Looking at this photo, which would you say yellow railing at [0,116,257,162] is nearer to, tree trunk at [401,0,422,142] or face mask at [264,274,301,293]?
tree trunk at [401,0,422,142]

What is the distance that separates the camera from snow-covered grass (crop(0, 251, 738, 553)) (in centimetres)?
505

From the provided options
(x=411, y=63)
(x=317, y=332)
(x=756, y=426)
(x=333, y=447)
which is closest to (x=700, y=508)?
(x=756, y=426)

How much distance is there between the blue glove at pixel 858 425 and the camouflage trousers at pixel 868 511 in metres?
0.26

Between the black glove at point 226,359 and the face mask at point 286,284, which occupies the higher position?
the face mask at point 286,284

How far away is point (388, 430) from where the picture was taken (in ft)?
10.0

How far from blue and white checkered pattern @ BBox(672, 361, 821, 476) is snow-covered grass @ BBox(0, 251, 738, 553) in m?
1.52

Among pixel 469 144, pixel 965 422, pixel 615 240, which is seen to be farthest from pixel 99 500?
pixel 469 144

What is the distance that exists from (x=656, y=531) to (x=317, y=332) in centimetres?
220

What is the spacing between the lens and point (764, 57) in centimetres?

### WHAT YOU SHOULD DO
Reproduce all of the material above, word for word and line for line.

### FINISHED ANSWER
Looking at this photo, which would you say yellow railing at [0,116,257,162] is nearer to, tree trunk at [401,0,422,142] or face mask at [264,274,301,293]?
tree trunk at [401,0,422,142]

What is the distance that separates the camera from snow-covered grass (crop(0, 251, 738, 553)) (in centimetres)?
505

From the provided options
(x=411, y=63)
(x=317, y=332)
(x=756, y=426)
(x=333, y=447)
which is closest to (x=700, y=508)?
(x=756, y=426)

How much distance is there between the blue glove at pixel 858 425 and the camouflage trousers at pixel 868 511 in metres?
0.26

Between the black glove at point 226,359 and the face mask at point 286,284, which occupies the higher position?
the face mask at point 286,284

How far away is point (388, 430) from where the picture was taken (in ft)?
10.0

How far from blue and white checkered pattern @ BBox(672, 361, 821, 476) is snow-covered grass @ BBox(0, 251, 738, 553) in m?
1.52

Among pixel 469 144, pixel 965 422, pixel 615 240, which is seen to be farthest from pixel 99 500?
pixel 469 144

What is the distance that exists from (x=656, y=531) to (x=317, y=332) in centimetres?
220

What is the spacing between the lens and point (764, 57) in centimetres?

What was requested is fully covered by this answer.